PROGRAMME. — Les Anglais désignent ainsi le petit cahier dans lequel danseurs et danseuses inscrivent le nom des personnes avec lesquelles ils ont promis de danser ; mais, dans notre langue, ce cahier porte le nom de carnet de bal.

PROMISSOIRE (Billet) — Ce qualificatif n’est pas usité en France en pareil cas, et nos hommes d’affaires, — ce sont eux qui s’en servent le plus souvent, — pourraient facilement s’en passer, attendu que billet rend à lui seul l’idée de promissory note.

PROCÉDÉS. — S’emploie dans les cas suivants : user de bons, de mauvais procédés envers quelqu’un. Il est aussi synonyme de recette. C’est donc erronément que l’on dit les procédés d’une assemblée, d’une cour de Justice, etc., ou bien encore, faire lecture des procédés d’une séance. Dans le premier cas, il faut dire : les actes d’une assemblée, d’une cour de Justice, et dans le second, faire lecture du procès-verbal d’une séance.

PROPOSEUR. — Corruption de proposant. Voir Moteur.

PUISSANCE. — C’est par ce vocable que la version française de notre acte constitutionnel désigne la confédération des provinces de l’Amérique du Nord. L’on comprend qu’il arrive à un traducteur, — disons dans un moment d’indisposition — de rendre mal un mot, une phrase ; mais nous nous flattons de n’en pas connaître un seul capable d’une ineptie comme celle que comporte le terme puissance employé comme équivalent de Dominion. Appliqué à un pays, puissance ne convient que si ce pays est indépendant et assez considérable pour pouvoir, le cas échéant, être partie aux concerts de nations ; or, puisque nous ne sommes encore qu’une colonie, ce n’est guère faire preuve de modestie de se qualifier soi-même de puissance. Cela dénote plutôt une faiblesse découlant d’un mal. — dont il est peut-être à propos de taire ici le nom, — auquel il faut apporter un remède énergique, beaucoup étant d’avis que depuis trop longtemps déjà il prête au ridicule.

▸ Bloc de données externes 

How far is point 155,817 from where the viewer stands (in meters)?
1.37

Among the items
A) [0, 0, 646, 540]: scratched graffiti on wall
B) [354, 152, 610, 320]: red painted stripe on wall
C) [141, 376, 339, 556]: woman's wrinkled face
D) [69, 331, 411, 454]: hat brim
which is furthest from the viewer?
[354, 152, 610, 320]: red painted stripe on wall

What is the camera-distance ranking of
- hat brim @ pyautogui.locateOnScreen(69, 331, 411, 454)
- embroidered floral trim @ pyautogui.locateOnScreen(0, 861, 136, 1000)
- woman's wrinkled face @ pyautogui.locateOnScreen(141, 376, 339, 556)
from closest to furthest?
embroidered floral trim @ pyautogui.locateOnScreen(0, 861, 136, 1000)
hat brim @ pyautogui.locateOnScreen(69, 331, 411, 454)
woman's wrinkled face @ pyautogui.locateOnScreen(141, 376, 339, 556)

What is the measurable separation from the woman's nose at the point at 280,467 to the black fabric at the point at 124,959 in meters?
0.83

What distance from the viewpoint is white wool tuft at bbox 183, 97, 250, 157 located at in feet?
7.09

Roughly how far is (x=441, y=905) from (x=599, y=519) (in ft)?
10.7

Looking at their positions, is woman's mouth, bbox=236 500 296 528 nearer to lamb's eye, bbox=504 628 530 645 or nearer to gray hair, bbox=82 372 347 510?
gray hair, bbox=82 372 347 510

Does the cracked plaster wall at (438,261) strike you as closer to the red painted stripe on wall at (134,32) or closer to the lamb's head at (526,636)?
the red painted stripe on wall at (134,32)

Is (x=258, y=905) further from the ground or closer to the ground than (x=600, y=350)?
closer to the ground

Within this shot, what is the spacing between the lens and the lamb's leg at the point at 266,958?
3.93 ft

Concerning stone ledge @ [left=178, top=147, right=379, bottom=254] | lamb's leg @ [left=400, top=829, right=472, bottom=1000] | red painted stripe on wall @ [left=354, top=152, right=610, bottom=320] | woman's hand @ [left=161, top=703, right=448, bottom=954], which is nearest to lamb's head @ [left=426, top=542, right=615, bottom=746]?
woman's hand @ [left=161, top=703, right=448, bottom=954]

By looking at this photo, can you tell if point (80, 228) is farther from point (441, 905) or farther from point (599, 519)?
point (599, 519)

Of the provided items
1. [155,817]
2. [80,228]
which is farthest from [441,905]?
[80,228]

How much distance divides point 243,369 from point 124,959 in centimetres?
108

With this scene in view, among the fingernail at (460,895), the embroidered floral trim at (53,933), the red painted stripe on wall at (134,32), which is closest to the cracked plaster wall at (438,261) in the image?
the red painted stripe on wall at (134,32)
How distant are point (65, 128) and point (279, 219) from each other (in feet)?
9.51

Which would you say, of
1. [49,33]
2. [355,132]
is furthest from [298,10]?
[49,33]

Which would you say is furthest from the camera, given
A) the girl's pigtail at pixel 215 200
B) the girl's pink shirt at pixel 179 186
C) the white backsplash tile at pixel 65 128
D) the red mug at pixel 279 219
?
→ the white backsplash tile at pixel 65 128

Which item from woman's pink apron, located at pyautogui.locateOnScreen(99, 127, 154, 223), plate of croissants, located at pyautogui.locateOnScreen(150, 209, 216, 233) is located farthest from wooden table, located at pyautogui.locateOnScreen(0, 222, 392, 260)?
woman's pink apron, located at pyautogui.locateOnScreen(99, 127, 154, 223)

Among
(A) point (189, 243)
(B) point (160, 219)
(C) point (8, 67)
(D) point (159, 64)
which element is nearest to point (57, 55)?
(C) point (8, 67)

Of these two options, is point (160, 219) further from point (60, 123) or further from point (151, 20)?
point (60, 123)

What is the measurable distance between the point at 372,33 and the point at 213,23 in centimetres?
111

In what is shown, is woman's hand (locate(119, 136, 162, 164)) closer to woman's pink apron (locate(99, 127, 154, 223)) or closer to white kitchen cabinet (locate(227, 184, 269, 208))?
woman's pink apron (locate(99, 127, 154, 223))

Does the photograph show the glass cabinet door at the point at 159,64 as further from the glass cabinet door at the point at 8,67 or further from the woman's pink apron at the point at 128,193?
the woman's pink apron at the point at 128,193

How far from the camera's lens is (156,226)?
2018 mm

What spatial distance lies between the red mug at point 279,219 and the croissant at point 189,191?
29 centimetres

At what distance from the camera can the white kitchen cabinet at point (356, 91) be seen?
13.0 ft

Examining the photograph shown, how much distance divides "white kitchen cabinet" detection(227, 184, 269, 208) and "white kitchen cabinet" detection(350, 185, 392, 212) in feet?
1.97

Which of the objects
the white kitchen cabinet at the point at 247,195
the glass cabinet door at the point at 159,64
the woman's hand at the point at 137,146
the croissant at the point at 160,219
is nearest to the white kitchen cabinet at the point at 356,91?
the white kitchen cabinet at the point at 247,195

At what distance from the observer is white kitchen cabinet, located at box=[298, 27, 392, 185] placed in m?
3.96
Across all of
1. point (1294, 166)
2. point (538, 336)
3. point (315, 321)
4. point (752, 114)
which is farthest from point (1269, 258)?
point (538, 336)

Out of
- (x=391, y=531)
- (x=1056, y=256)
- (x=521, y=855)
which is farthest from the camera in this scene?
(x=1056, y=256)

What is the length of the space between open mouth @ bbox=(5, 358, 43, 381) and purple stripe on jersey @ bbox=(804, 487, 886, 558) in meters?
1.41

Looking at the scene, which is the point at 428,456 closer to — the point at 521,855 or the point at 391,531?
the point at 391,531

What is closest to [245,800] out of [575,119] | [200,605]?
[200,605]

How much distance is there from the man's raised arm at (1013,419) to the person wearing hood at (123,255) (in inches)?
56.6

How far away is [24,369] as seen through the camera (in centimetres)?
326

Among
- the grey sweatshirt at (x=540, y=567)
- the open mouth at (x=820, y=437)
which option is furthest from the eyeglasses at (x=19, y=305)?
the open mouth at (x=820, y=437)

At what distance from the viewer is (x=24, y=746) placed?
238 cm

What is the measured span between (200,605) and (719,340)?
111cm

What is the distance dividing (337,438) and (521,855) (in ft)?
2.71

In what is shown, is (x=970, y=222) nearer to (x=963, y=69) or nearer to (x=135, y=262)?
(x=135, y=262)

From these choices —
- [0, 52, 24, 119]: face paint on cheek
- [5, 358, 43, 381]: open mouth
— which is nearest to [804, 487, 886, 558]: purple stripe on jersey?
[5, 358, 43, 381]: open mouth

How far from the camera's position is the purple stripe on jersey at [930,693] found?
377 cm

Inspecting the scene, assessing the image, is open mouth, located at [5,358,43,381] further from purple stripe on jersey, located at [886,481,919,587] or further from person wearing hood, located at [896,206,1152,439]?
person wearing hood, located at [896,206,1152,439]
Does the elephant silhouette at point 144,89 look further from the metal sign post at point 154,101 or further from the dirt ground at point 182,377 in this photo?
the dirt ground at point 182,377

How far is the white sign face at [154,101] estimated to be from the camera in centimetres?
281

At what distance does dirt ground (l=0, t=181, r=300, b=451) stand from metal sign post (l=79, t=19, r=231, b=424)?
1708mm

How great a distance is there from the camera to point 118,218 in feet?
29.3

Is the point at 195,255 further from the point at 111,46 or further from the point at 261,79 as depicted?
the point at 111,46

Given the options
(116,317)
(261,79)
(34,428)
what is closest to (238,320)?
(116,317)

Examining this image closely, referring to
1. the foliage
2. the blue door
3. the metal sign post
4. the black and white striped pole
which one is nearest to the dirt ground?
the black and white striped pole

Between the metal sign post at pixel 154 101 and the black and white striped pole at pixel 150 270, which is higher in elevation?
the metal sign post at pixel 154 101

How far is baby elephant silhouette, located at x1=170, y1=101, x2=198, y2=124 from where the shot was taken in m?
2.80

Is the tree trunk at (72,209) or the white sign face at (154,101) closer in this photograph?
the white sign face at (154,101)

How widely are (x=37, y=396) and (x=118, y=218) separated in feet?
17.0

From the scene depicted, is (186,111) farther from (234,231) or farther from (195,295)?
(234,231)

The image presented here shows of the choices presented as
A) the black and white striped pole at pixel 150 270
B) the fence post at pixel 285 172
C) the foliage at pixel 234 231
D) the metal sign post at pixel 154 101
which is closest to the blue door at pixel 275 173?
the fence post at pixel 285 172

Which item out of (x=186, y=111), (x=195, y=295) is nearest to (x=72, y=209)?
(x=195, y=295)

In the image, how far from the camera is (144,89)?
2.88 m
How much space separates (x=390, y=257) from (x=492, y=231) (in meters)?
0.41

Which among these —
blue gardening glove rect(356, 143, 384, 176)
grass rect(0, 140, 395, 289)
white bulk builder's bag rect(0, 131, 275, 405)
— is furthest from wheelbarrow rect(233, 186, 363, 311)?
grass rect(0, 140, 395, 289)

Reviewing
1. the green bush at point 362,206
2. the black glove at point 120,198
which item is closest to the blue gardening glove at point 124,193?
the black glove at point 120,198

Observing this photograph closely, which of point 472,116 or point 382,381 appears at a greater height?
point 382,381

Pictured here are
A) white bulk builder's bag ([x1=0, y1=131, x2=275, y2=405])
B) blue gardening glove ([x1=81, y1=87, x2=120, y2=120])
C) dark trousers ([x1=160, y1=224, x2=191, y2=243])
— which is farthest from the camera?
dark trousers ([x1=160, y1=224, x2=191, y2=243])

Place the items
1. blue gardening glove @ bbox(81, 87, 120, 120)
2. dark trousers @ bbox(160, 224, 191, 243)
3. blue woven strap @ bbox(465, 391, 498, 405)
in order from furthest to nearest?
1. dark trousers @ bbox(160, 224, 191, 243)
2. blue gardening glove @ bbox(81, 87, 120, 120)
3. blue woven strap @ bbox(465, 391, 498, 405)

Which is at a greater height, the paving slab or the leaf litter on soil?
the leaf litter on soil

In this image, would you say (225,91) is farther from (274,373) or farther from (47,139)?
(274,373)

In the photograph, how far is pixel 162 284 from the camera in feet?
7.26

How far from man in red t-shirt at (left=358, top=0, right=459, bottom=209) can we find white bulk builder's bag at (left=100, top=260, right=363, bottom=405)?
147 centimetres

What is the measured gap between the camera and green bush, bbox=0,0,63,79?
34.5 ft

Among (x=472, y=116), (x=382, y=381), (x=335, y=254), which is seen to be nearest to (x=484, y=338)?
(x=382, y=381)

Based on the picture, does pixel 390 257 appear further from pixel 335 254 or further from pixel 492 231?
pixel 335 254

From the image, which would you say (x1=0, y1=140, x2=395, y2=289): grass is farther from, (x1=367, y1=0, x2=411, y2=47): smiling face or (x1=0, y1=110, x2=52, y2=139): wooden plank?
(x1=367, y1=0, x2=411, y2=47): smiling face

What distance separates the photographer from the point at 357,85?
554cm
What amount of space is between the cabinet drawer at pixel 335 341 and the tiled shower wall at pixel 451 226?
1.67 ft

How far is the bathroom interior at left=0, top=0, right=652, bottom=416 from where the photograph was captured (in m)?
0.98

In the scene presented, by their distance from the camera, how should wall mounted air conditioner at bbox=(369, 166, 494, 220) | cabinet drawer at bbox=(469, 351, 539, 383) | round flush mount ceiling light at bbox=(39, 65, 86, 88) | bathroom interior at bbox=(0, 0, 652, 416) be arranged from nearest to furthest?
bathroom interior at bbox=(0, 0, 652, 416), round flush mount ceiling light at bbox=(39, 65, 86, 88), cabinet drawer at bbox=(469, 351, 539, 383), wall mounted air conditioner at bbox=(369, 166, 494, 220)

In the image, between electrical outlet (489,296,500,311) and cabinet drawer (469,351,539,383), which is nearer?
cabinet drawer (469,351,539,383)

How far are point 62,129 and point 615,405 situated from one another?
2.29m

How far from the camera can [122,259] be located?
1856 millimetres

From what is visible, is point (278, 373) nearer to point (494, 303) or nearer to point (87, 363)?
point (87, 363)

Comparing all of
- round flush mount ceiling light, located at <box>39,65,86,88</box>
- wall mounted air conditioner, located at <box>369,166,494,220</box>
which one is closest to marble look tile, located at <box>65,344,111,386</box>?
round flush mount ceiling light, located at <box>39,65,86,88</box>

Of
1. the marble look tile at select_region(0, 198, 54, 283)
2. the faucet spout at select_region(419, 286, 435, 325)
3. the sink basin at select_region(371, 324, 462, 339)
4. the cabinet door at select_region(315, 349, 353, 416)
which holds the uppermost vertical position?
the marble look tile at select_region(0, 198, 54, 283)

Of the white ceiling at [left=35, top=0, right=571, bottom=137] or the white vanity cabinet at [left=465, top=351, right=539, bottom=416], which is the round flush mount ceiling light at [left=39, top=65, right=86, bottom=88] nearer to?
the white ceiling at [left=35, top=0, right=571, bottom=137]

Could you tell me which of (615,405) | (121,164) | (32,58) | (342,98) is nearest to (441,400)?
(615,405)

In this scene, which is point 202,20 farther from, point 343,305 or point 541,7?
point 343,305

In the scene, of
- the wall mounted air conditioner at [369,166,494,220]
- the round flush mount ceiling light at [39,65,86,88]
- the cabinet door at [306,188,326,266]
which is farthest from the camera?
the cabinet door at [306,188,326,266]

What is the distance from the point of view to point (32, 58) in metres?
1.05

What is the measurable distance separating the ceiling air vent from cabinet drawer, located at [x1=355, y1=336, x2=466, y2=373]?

PUMPS. — Escarpins. Souliers à semelle mince et à oreilles. C’est la chaussure de bal.

PUNCH. — C’est par ce mot anglais que les menuisiers désignent souvent le repoussoir, instrument qui sert à chasser les clous plus loin que ne le peut faire le marteau seul.

PURSER. — C’est tout bonnement le commis d’un bateau ou navire à vapeur.

PUTTY. — Les plâtriers appellent putty la préparation de chaux et de plâtre avec laquelle ils poussent les moulures et les corniches. Potée est le nom français de cette préparation.